## Material for this task:
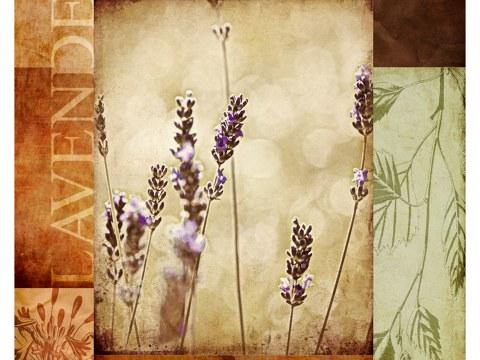 Lavendel Bilder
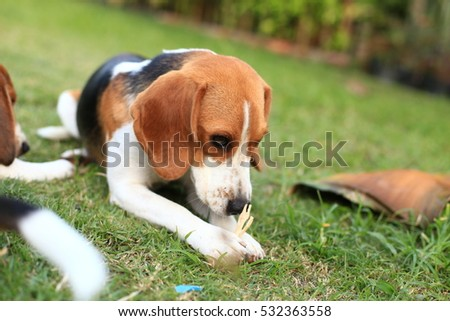 Cute Beagles playing in backyard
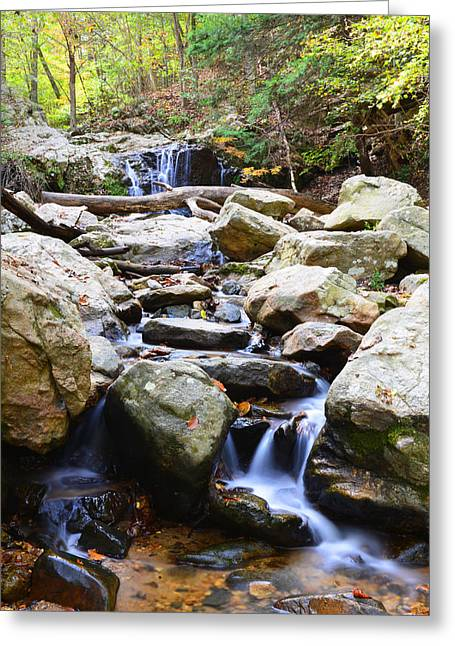Greeting Card featuring the photograph Cascade Falls by Dana Sohr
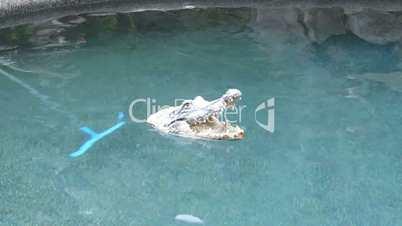 floating crocodile toy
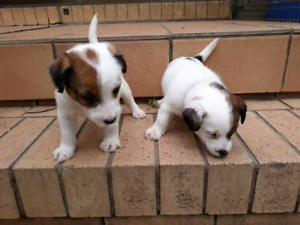 Purebred Jack Russel puppies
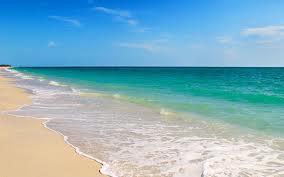 800 Highway, Mexico Beach FL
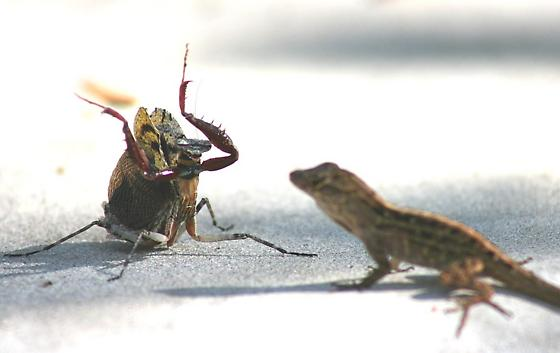 Florida Bark mantis - Gonatista grisea - female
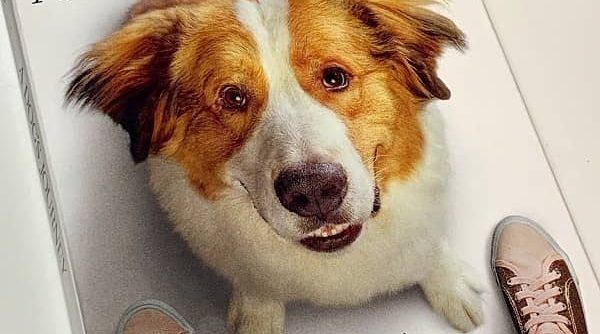 A dog's journey dvd release date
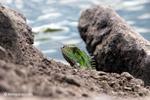 Common green iguana [colombia_5862]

## Problem:
Starting with the line that contains "A dog's journey dvd release date" and ending with the last line of the material, every line must be written out exactly; no other lines and no pictures are wanted.

## Solution below:
 A dog's journey dvd release date
 Common green iguana [colombia_5862]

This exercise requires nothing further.